Income tax returns: Government notifies new and simplified ITR forms

The I-T department, in the new ITRs, has also sought the Aadhaar number of filers and has also given options for providing two email ids to it.

Income tax returns: Government notifies new and simplified ITR forms
NEW DELHI: The Income Tax department has notified the new set of ITR forms, including a three-page simplified one, for taxpayers to file their returns for assessment year 2015-16.

With the Finance Ministry publishing the gazette order yesterday, taxpayers and other entities can now file their Income Tax Returns (ITR) till August 31, the new deadline set in this regard by the government after it dropped the earlier forms which had attracted criticism for seeking numerous additional details like that of filers' foreign travel and about dormant bank accounts.

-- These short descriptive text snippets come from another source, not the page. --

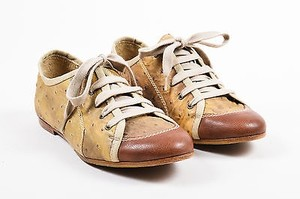 Henry Beguelin Brown Taupe Yellow Athletic
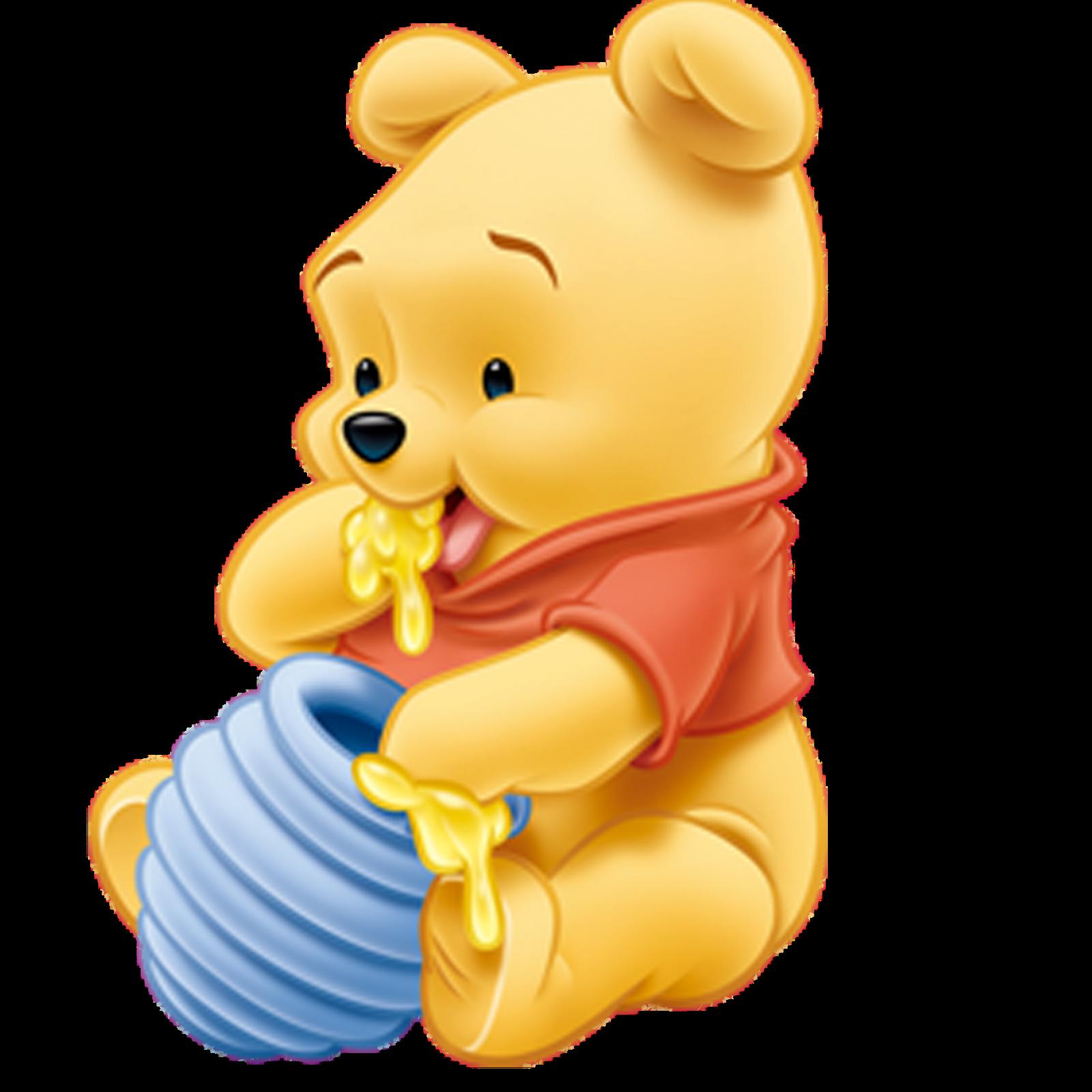 Winnie Pooh PNG Image.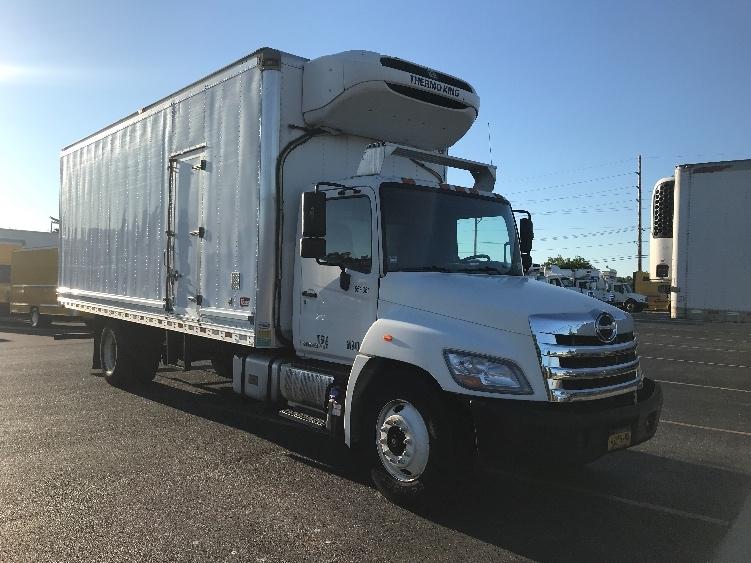 Reefer Truck-Light and Medium Duty Trucks-Hino-2013-268-WEST BABYLON-NY-106,216 miles-$45,750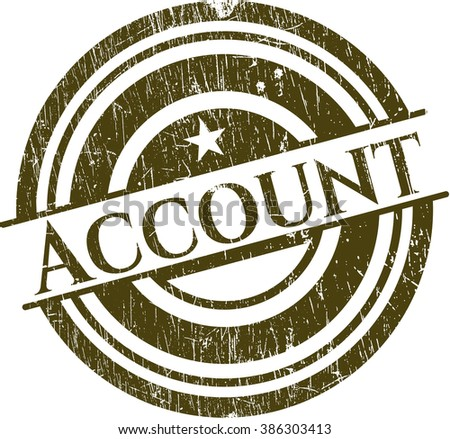 Account rubber texture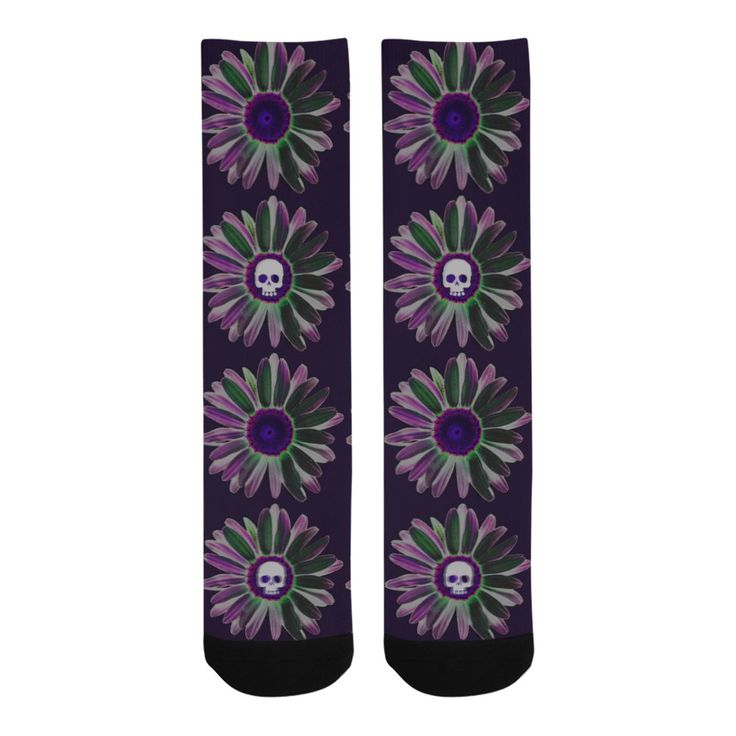 Skull Flowers Knee-High Socks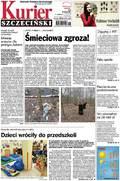 Kurier Szczeciński - 2021-04-20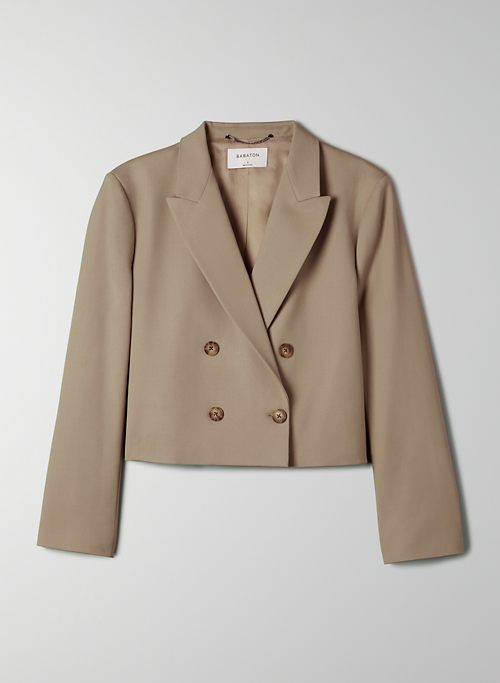LALONDE BLAZER - Cropped double-breasted blazer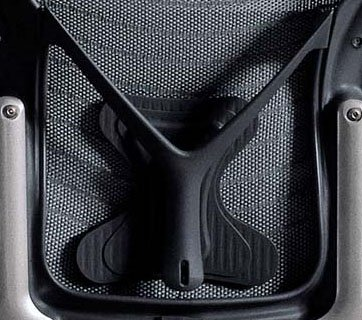 posturefit chair fx covers eu aeron adjustable graphite g1 lumbar support pad large size c genuine herman miller parts for your home office desk task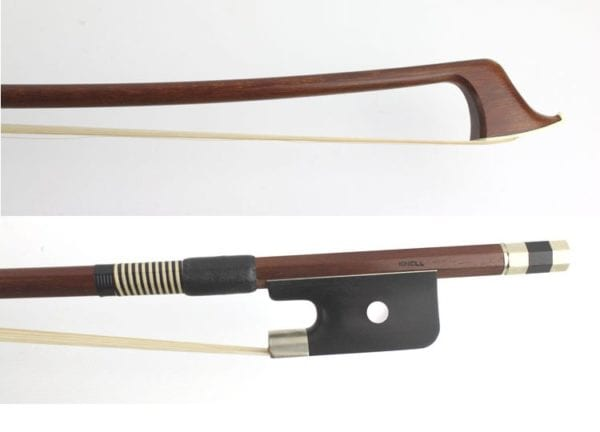 New 3/4 Double Bass bow , by Alfred Knoll , Germany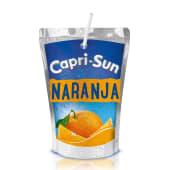 Caprisun -Naranja bolsita (200 ml.)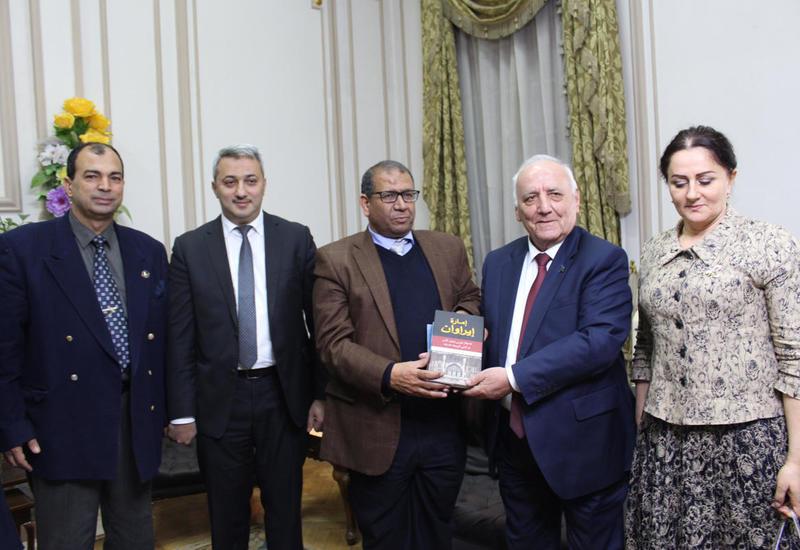 """В Каирском университете создадут Центр азербайджановедения <span class=""""color_red"""">- ФОТО</span>"""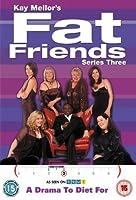 Fat Friends - Series 3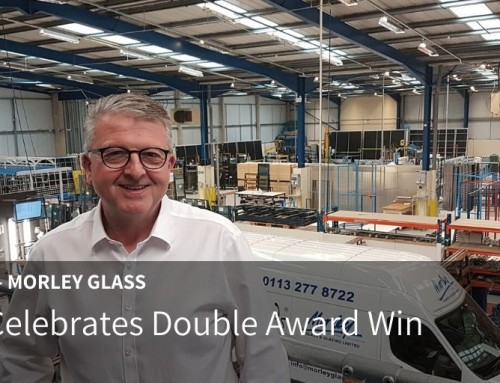 Morley Celebrates Double Award Win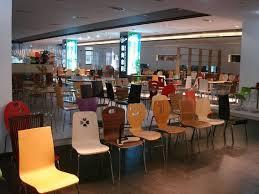 Restaurant Design Concepts Modern Fast Food Restaurant Design Ideas Nytexas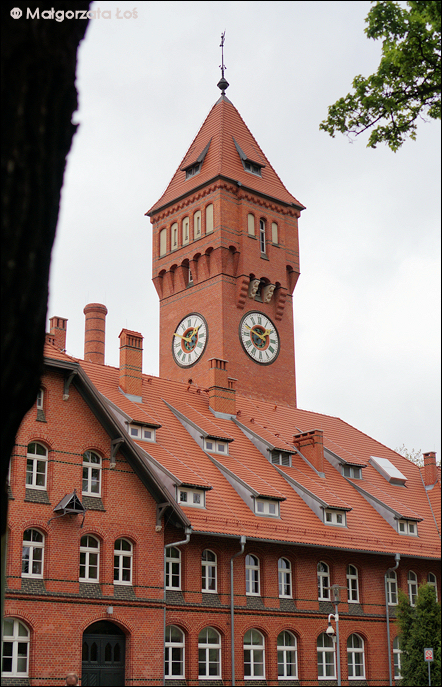 Wroclaw_PraczeOdrz_szpital(6)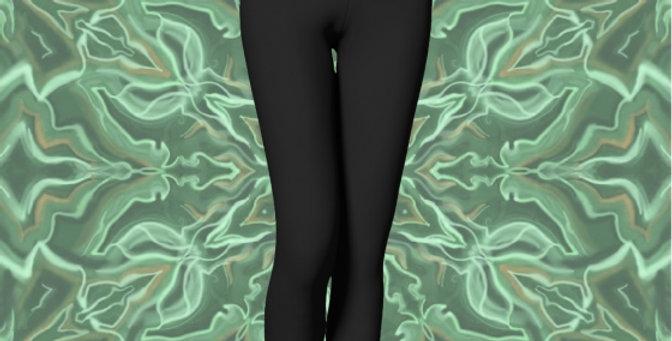 Malachite Mandala Reversible Legging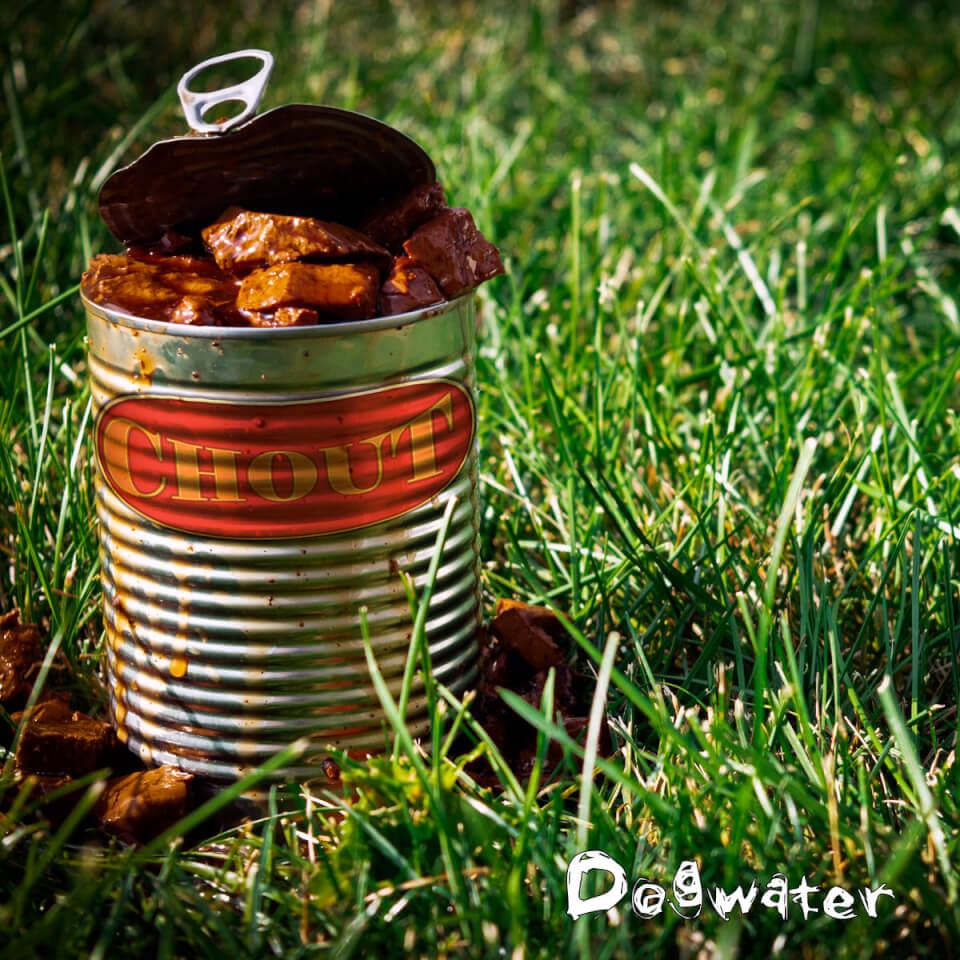 Chout - Dogwater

The most simplified form, ITR-2A, to be filled by those individuals and HUFs who do not have income from either business, profession or by way of capital gains and do not hold foreign assets, only asks for the passport number of the tax-filer, with the words "if available".

Filers now will have to declare only about the "total number of savings and current bank accounts" held by them "at any time during the previous year (excluding dormant accounts)."

The form also has space to fill up the IFSC code of the bank and in an additional feature, tax filers have been given an option to indicate their bank accounts in which they would want their refund credited.

The I-T department, in the new ITRs, has also sought the Aadhaar number of filers and has also given options for providing two email ids to it.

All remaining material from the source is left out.